* IHRE AUFGABE: Knüpfen Sie an den unten stehenden Text über den Digital Plant Kongress 2013 an und schreiben Sie ihn im Anschluss an seinen letzten Satz weiter.

* TEXTAUSZUG:
Gibt es dazu einen Königsweg? Sicher nicht den einen. Aber es gibt Lösungsansätze, wie der Digital Plant Kongress 2013 (Hier geht´s zu den Bildergalerien) zeigte. Im Zentrum steht dabei die Forderung nach einer stärkeren Standardisierung, von Planungsabläufen ebenso wie von wiederkehrenden konstruktiven Elementen.

Alle abzusehenden Trends und Entwicklungen schreien geradezu nach einer Standardisierung, hieß es. Wobei der eine oder andere Teilnehmer den Begriff Standardisierung gern ablösen würde und lieber von Funktionen sprechen möchte: „Wir müssen bei Planungsprozessen dazu übergehen, in Funktionen wie Kühlung und Entlüftung zu denken, weniger in Komponenten wie Behälter, Pumpen und Kompressoren,“ lautete die Forderung.

Die Vorteile sind vielfältig: Standards (Funktionen) beschleunigen die Planung und sie erhöhen deren Qualität, weil sie helfen, Fehler zu vermeiden. Nicht zuletzt könne auch der jüngere Ingenieur-Absolvent schneller aktiv in ein Planungsprojekt einbezogen werden, lautete ein weiteres Argument.

Für Professor Leon Urbas (TU Dresden) sind Normen und Standards mit Vollständigkeitsanspruch wie die ISO 15926 für kleine und mittlere Unternehmen (KMU) allerdings viel zu anspruchsvoll und zu komplex. Beispielsweise brauche ein Instandhalter nur einen kleinen Teil des Engineering-Modells. Das funktioniere mit partiellen Modellen auch einfacher, wie das integrierte EU-Projekt Com-Vantage zeige.

Dr. Sven Kleiner von der EM Engineering Methods eröffnete den Kongress mit einem interessanten Vergleich: „Was kann der Großanlagenbau vom Flugzeugbau lernen?“ lautete sein Vortrag. Die Parallelität: Auch im Flugzeugbau muss die Produktentwicklung immer schneller sein, müssen die Planer immer produktiver und die Planungs-Tools immer leistungsfähiger werden. Und hier wie da gilt: Die Prozesse sind komplex, multidisziplinär und wissensintensiv.

* DARGESTELLTE INFORMATIONEN:
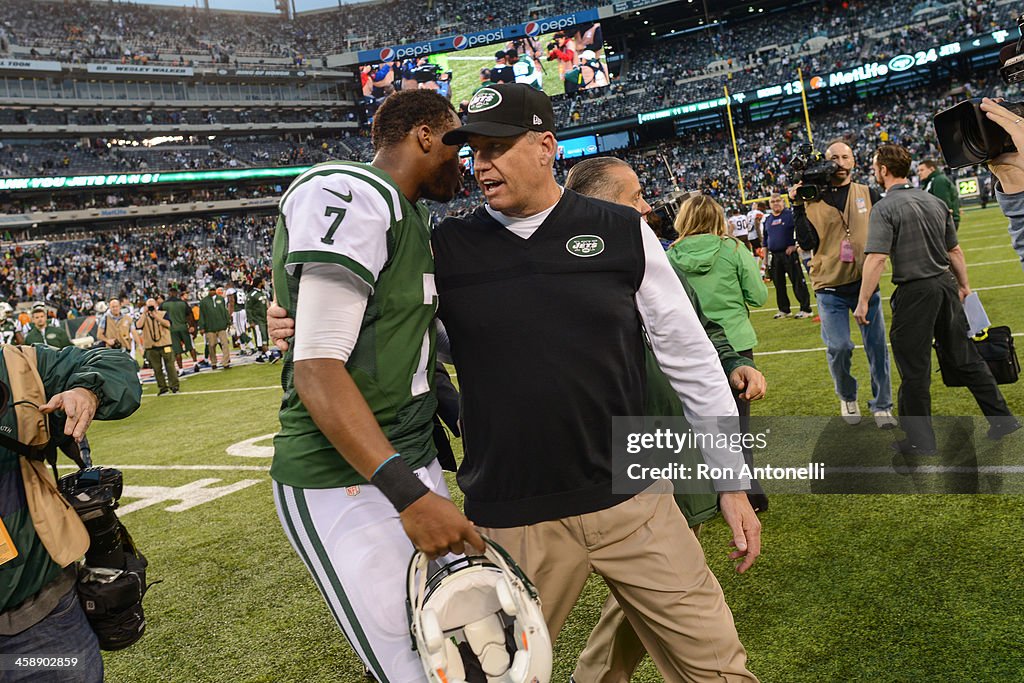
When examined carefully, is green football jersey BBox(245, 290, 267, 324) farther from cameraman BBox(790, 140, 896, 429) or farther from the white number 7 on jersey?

* ÜBUNGSERGEBNIS:
So funktioniert wissensbasiertes Engineering

Mit den Methoden der wissensbasierten Konstruktion (KBE = Knowledge Based Engineering) können diese Herausforderungen sehr effizient gemeistert werden, so die Erfahrung von Kleiner. Mit intelligenten Konstruktionsvorlagen (Templates = Schablonen) lasse sich die Konstruktion von Systemen gleicher oder ähnlicher Funktion dramatisch beschleunigen und so die Produktivität signifikant steigern. Das mindere zwar etwas die Kreativität der Konstrukteure, aber sie kommen schneller zu einem bereits in der Praxis bewährten Ergebnis.

So konnte beim Airbus A350 die Entwicklungszeit um bis zu 75 % reduziert werden, beim A400M gar bis zu 90 %. Die Qualität der Planung bleibe durch abgesichertes Prozesswissen auf einem hohen Niveau, so Kleiner. „Knowledge Based Engineering automatisiert wiederkehrende Routinetätigkeiten. Dokumentierte Ergebnisse von heute sind das Erfahrungswissen für Projekte und Produkte von morgen – und sparen Zeit und Kosten.“ Die Herausforderung, so Kleiner, sei die Frage, wie man Wissensträger motiviere, ihr Know-how in Templates zu hinterlegen.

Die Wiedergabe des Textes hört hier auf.